When I found out that MTV News copy editor Katie Byrne was having just this issue with "Super Mario Galaxy" and her boyfriend, I asked her to write a piece for the blog.
Did her boyfriend break an unspoken gaming rule? Here's Katie...
When in a relationship, a lot of times "mine" becomes "ours."
Sometimes that can be quite convenient, like when "Super Mario Galaxy" was released a couple of weeks ago and instead of paying 50 bucks for it, I only paid 25.
The day my boyfriend, Dan, and I got the game home and unwrapped it, a few decisions had to be made about how we would split our purchase. We decided we'd explore the new "Mario" adventure together under his Mii and take turns playing the different levels. When one of us needed a drink break, the other took over. When the phone rang, the controls were handed off. When a really cool world popped up, we each took a stab at it. When friends came over, we gave them some time with the game. All was going well, and we had amassed 19 stars as a team.
Then Thanksgiving arrived. I headed to my parents' Wii-free home to feed myself all the turkey and stuffing I could handle instead of feeding star bits to Hungry Lumas. The day after Thanksgiving, I received this picture message on my phone:
Thirty-six stars! Dan had nearly doubled our total. Part of me was happy he was keeping himself busy since the rest of our roommates and most of our friends in the area had gone out of town for the holiday, but the other part of me felt left behind. What had he discovered in the game that I hadn't seen yet? How far was he from saving the Princess?
"Nice" was all I could muster for a text-message response to the picture. I probably should have written, "WAIT FOR ME!" but I bit my tongue (or sat on my hands, I guess, as far as texting is concerned).
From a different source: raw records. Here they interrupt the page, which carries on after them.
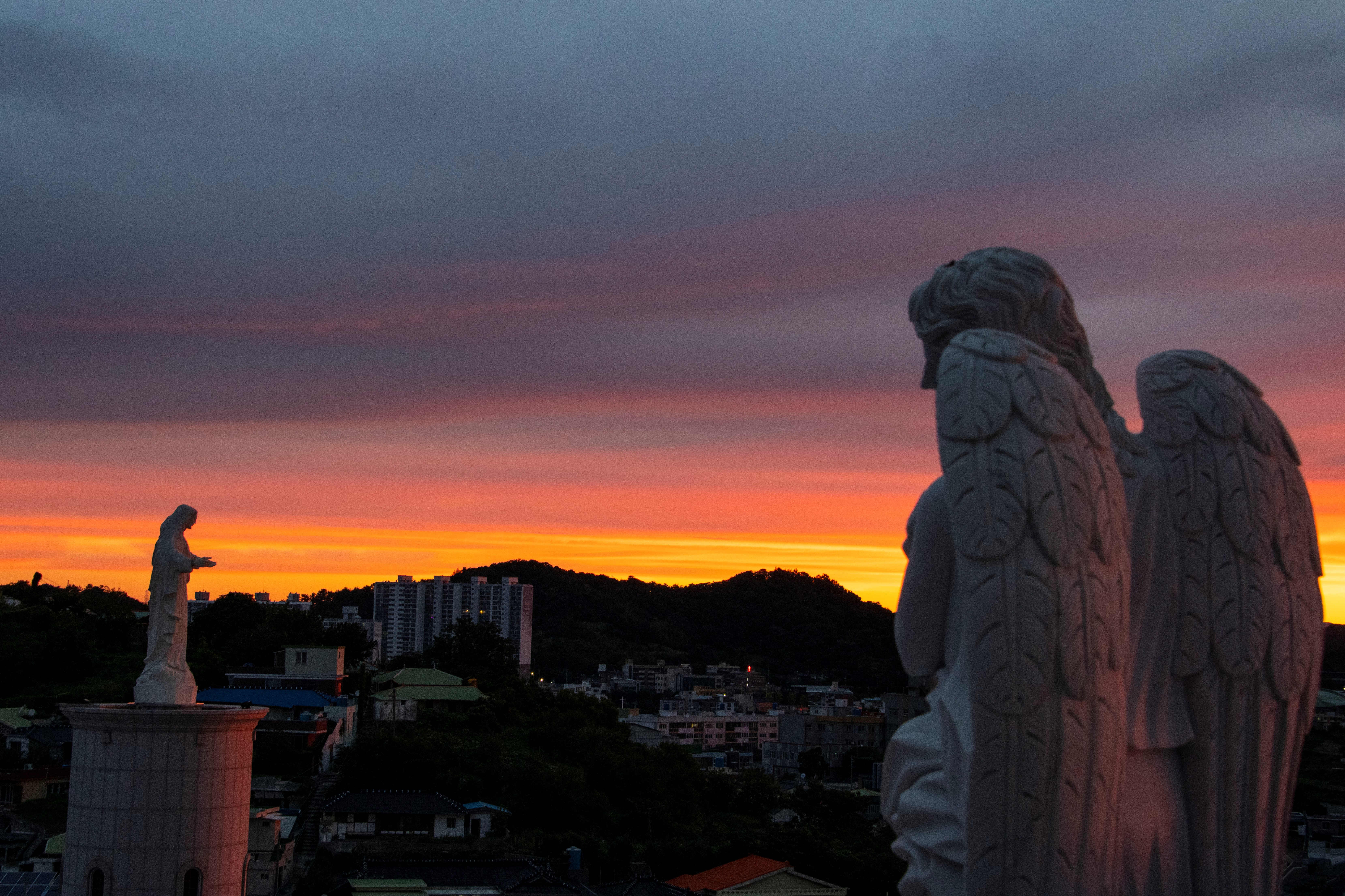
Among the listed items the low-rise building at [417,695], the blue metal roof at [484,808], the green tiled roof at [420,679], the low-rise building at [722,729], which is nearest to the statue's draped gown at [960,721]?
the blue metal roof at [484,808]

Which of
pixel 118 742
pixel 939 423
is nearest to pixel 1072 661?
pixel 939 423

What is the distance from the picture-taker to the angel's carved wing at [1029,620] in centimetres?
379

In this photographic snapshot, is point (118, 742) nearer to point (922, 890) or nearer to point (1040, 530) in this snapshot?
point (922, 890)

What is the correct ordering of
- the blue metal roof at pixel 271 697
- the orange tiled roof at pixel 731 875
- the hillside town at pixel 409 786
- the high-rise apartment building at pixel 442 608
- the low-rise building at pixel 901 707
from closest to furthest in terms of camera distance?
1. the hillside town at pixel 409 786
2. the orange tiled roof at pixel 731 875
3. the blue metal roof at pixel 271 697
4. the low-rise building at pixel 901 707
5. the high-rise apartment building at pixel 442 608

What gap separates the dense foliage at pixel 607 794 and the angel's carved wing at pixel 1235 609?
2845cm

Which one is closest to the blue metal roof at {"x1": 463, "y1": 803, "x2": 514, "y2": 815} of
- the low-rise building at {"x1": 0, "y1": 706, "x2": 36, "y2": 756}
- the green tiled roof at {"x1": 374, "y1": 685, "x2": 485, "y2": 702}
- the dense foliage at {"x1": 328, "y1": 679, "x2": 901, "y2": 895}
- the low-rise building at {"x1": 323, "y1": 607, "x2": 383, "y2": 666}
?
the dense foliage at {"x1": 328, "y1": 679, "x2": 901, "y2": 895}

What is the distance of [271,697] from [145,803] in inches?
1181

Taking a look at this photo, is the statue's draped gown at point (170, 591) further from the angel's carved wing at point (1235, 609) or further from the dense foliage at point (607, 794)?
the dense foliage at point (607, 794)

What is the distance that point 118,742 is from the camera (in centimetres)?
1025

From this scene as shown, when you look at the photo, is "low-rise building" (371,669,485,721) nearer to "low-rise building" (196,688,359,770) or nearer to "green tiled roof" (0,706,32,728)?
"low-rise building" (196,688,359,770)

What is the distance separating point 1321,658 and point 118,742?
861cm

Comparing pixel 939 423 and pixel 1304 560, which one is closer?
pixel 939 423

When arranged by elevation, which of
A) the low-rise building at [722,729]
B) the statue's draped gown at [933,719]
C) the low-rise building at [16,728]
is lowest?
the low-rise building at [722,729]

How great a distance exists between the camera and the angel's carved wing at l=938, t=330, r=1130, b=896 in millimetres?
3789
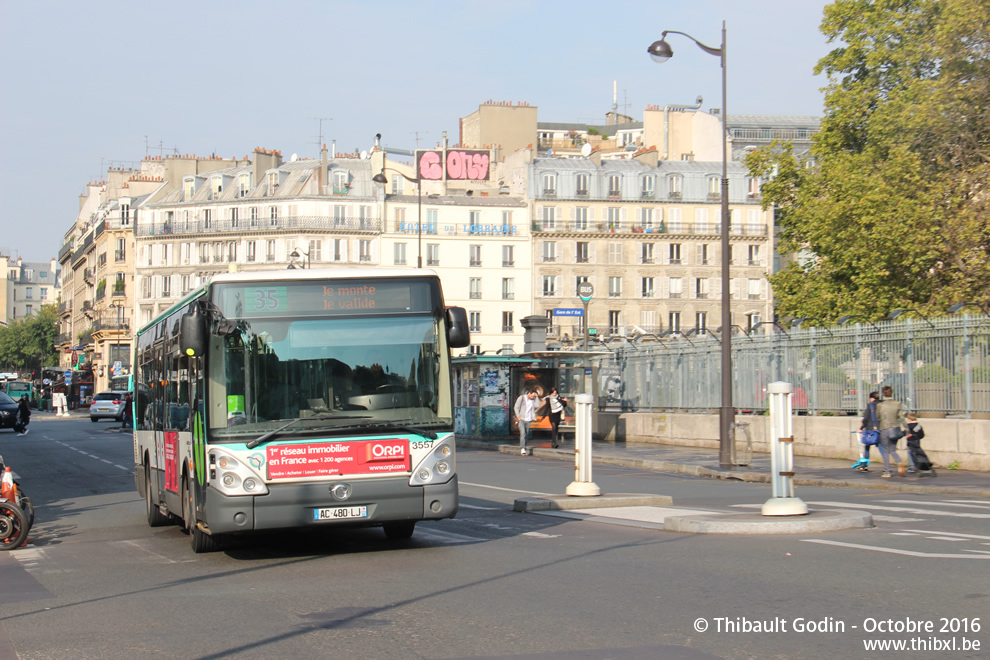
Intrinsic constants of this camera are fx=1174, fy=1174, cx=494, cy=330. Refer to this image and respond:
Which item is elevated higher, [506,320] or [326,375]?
[506,320]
Then the next day, another cell phone message: "So much Mario ... over 50 stars."
Couldn't he read the underlying message in my previous "nice" response? I mean, come on, if I had been excited about his rapid progression, I would have included an exclamation point or a smiley face, obviously. At this point, I was at a hockey game, so instead of straining a phony response, my next text read, "Red Wings tie it up!"
It was official: My Mario "team" had cut me loose and gone ahead without me. "Fine," I thought. "I'll just start a new game with my Mii when I get home and beat the game first!"
No such luck. When I called Dan on Sunday to confirm my airport pickup time, the inevitable had come true. "I beat the game!" he exclaimed. I feigned enthusiasm but was secretly bummed to have missed out on the achievement. It wasn't the same when he beat "Prince of Persia: Rival Swords" months earlier, because I didn't have a lifelong connection with that video game like I do with the "Mario" franchise.
But enough of my whining — what am I going to do about it? Well, I'll start from scratch. The upside to this situation is I have my own personal intergalactic tour guide. There will be no more searching through the guidebook to find how to pull a lever. The truth is, we probably never should have shared a character from the start. A video game is something you need to explore at your own pace, and one person is bound to put in more time than the other.
So, Multiplayer readers, have you ever tag-teamed a game with a significant other, roommate, friend or family member? If so, what happened? And is sharing overrated?